What is a
foreclosure?
"Foreclosure" is a common term used to describe a trustee's sale
proceeding- the correct terminology to use when describing the procedure for
enforcing a lender's rights once an obligation secured by a Deed Of Trust (or
similar instrument) is in default.
What constitutes a breach or a default?
A breach exists when the borrower fails to make the payments of
principal and interest when due pursuant to the note secured by deed of trust.
If the balance of the note is due, the breach would be the failure to make the
principal payment due plus interest, by the maturity date. Most deeds of trust
have provisions for default being declared when a senior lien, insurance, taxes
and assessments have not been paid, or if the property is transferred without
the lenders approval.
Should I forego a foreclosure and take a deed
in lieu?
Before you can even consider an alternative, the borrower must be
willing to offer a deed in lieu. There are advantages to taking a deed in lieu.

• • • • • • •

**Assignment:**
Please continue the text on foreclosure and deeds in lieu from its last sentence.

**Given entries:**

• • • • • • •

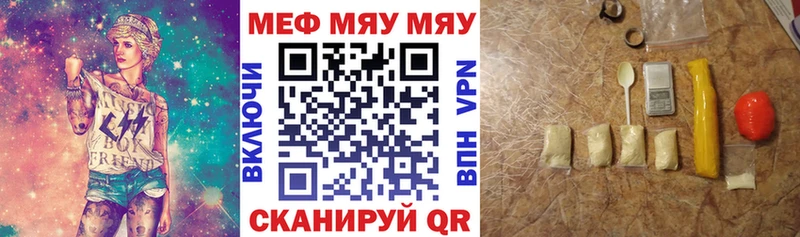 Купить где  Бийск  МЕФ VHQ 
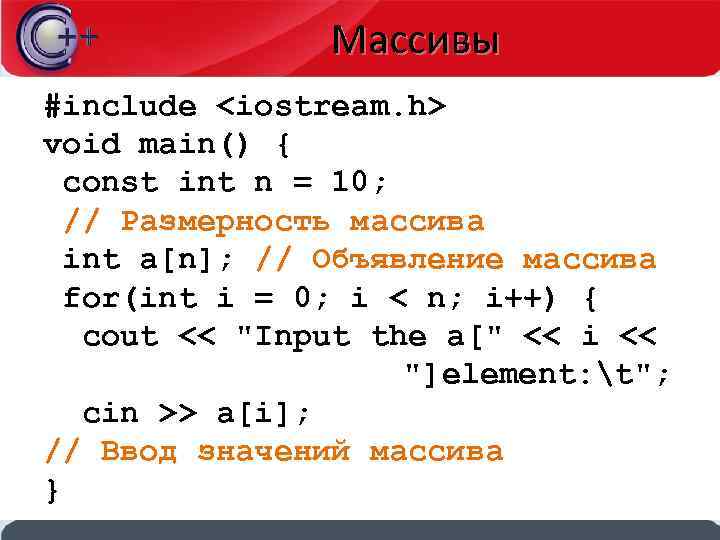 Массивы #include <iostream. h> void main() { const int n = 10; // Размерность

• • • • • • •

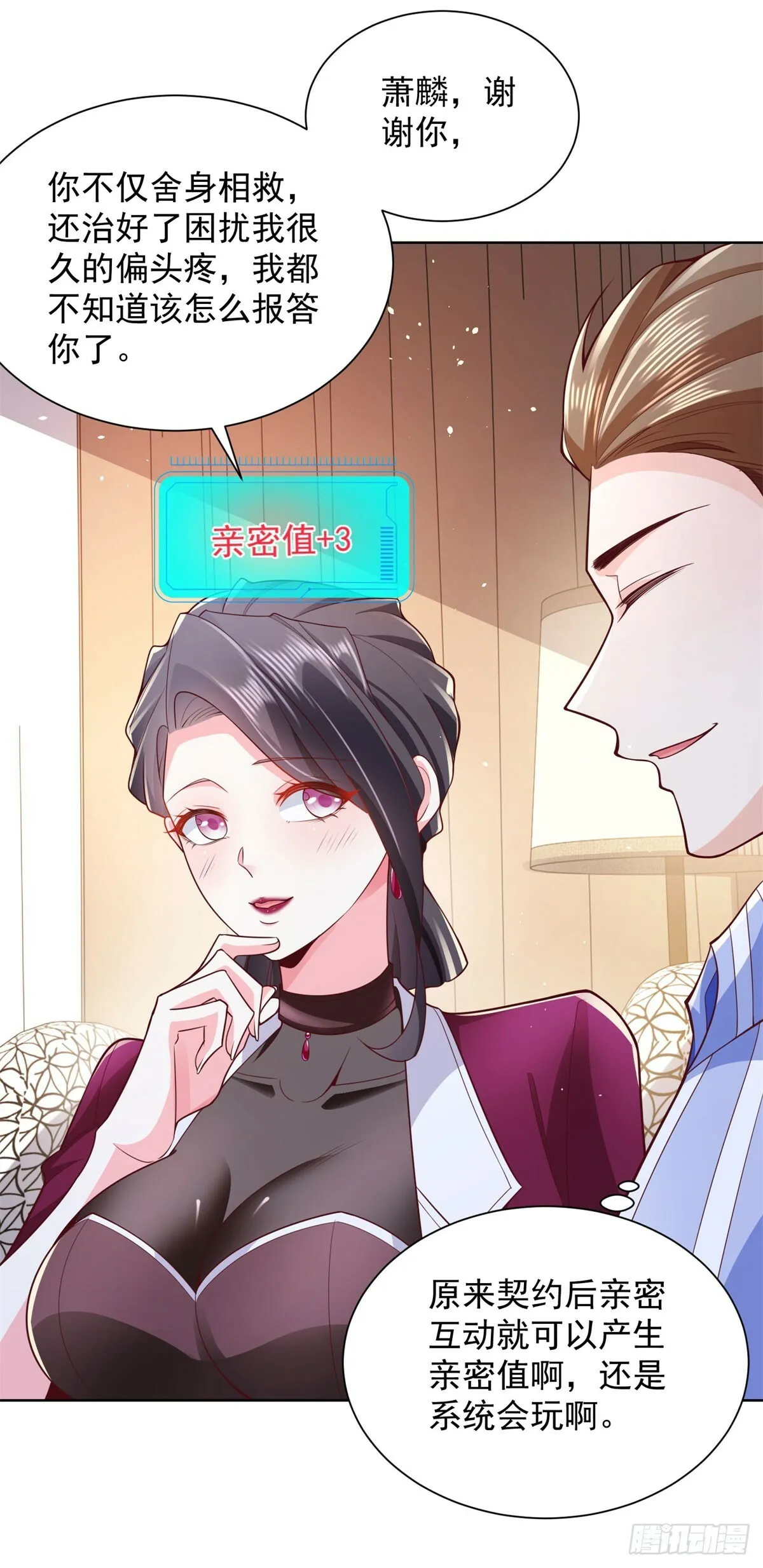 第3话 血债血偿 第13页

• • • • • • •

**Reply to the task:**
It could save you time and money. You should order a preliminary title report
and review it carefully to determine if there are any junior liens that would
survive the deed in lieu. If you are satisfied with the title report, you would
take the deed in lieu subject to a title insurance policy being issued in your
favor as reflected in the preliminary report. This procedure would take a lot
less time than the approximate four months of foreclosure. The main
disadvantages to taking a deed in lieu of foreclosure are the junior liens will
not be extinguished and that the borrower may later have a change of heart and
seek to have the courts set the deed in lieu aside.
Must the original trustee process a nonjudicial foreclosure?
No. The beneficiary may substitute trustees anytime.
Should I notify a senior lender of the existence of my junior lien? Yes. A senior lender may have a provision in his deed of trust that provides for senior priority for additional advances to the borrower. When advances are "obligatory" to protect the lender's security interest, they are so secured. However, if the advances are "optional" and the senior lender has knowledge of a junior lien, the advances may not be senior to the junior lien of trust. A junior lender, therefore, should give the senior lender notice of their lien. Many lenders would like to reduce their collection efforts by having the junior lienholder advance to their loan. Send the senior lender a notice which tells them that you are willing to reinstate their loan.
Must I give notice of delinquency to a junior
lienholder even if I don't file an NOD?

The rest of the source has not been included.